Für die Festigkeit von Stahl spielen Kohlenstoffatome eine wichtige Rolle – und doch war deren kollektives Verhalten bisher nicht vollständig verstanden. Eine gemeinsame Arbeit an der Ruhr- Universität Bochum (RUB) und dem Max-Planck-Institut für Eisenforschung (MPIE) hat nun Licht ins Dunkel gebracht. Demnach treibt ein komplexes energetisches Wechselspiel die Kohlenstoffatome in dem Metall an ihre Plätze.
Die wichtigsten Bestandteile von Stahl sind die Elemente Eisen und Kohlenstoff. Entscheidend für die Festigkeit dieses Materials ist in erster Linie die Verteilung der Kohlenstoffatome (C-Atome). Nehmen letztere nach der Stahlherstellung eine bestimmte Ordnung ein, sprechen Experten von Martensit.
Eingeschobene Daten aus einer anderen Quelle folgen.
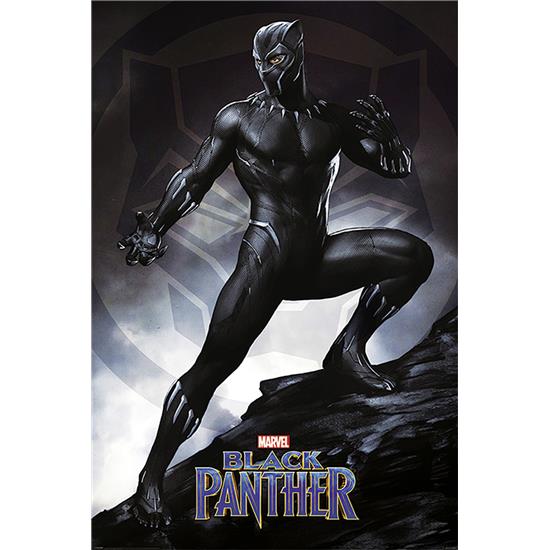 Black Panther: Black Panther Stance Plakat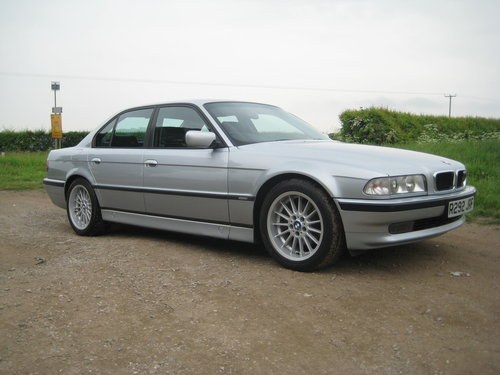 1998 BMW 728 Sport (Factory Individual) FSH 84,000 Miles In vendita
Wenn die Kohlenstoffkonzentration kippt
Die Details der Bildung dieser Struktur gaben der Forschung allerdings jahrzehntelang Rätsel auf. Bis zu einer bestimmten Konzentration von Kohlenstoff sammeln sich die C-Atome aus energetischen Gründen an Grenzflächen und Defekten im Gitter der Eisenatome an. Steigt die Kohlenstoffkonzentration über einen bestimmten Wert, findet sich der Überschuss der C-Atome nicht mehr an solchen Defekten – obwohl dort eigentlich noch genug Platz wäre. Vielmehr verteilen sich die C-Atome ab dieser Konzentration auf eine geordnete Weise im Kristallgitter. „Dabei ist der Abstand der Kohlenstoffatome im Gitter eigentlich viel zu groß, um eine solche Ordnung chemisch zu begründen“, so Dr. Jutta Rogal. Sie forscht am Interdisciplinary Centre for Advanced Materials Simulation Icams der RUB.
Warum sich die Atome derartig verhalten, hat das interdisziplinäre Team der beiden Institute durch eine Kombination von theoretischen Berechnungen und Experimenten herausgefunden. Dadurch sind die Forscher zu dem Ergebnis gekommen, dass in Stählen „stark anharmonische Verzerrungen der Gittermatrix in bestimmte kristallographische Richtungen“ bestehen. Diese seien folglich für das Kippen zwischen der Ansammlung von Kohlenstoffatomen an Defekten hin zu einem geordneten Aufsuchen bestimmter Plätze im Metallgitter verantwortlich. „Ist die Kohlenstoffkonzentration zu gering für starke Verzerrungen, ist es energetisch am wenigsten aufwändig, Grenzen oder Defekte zu besetzen“, erklärt Dr. Tilmann Hickel vom MPIE. „Ab einer gewissen Konzentration stellt sich aber ein kollektiver Effekt der Atome ein, weil dieser Zustand mit einer Absenkung des chemischen Potenzials einhergeht“, so Hickel. Das wiederum entspreche den Gesetzen der Thermodynamik nach einer Energieminimierung.
Komplexe Zusammenhänge für Herstellung von Stahl
Die Forscher weisen zugleich auf komplexe Zusammenhänge hin. Will man die Prozesse der Werkstoffherstellung steuern, müssten diese beachtet werden. „Wir müssen die Energie des gesamten Systems als Funktion von Druck und Temperatur im Auge haben“, fasst Dr. Jörg Neugebauer vom MPIE zusammen. Gleichzeitig müsse aber auch die Energetik des einzelnen Teilchens erfasst werden. Nur so sei es dem Forschungsteam gelungen, die theoretischen Vorhersagen mit den gemessenen Daten in Einklang zu bringen.
Für die konkreten Messungen an verschiedenen Werkstoffen kamen die Atomsondentomografie und die Transmissionselektronenmikroskopie zum Einsatz. Förderung erhielten die Arbeiten von der Deutschen Forschungsgemeinschaft (DFG).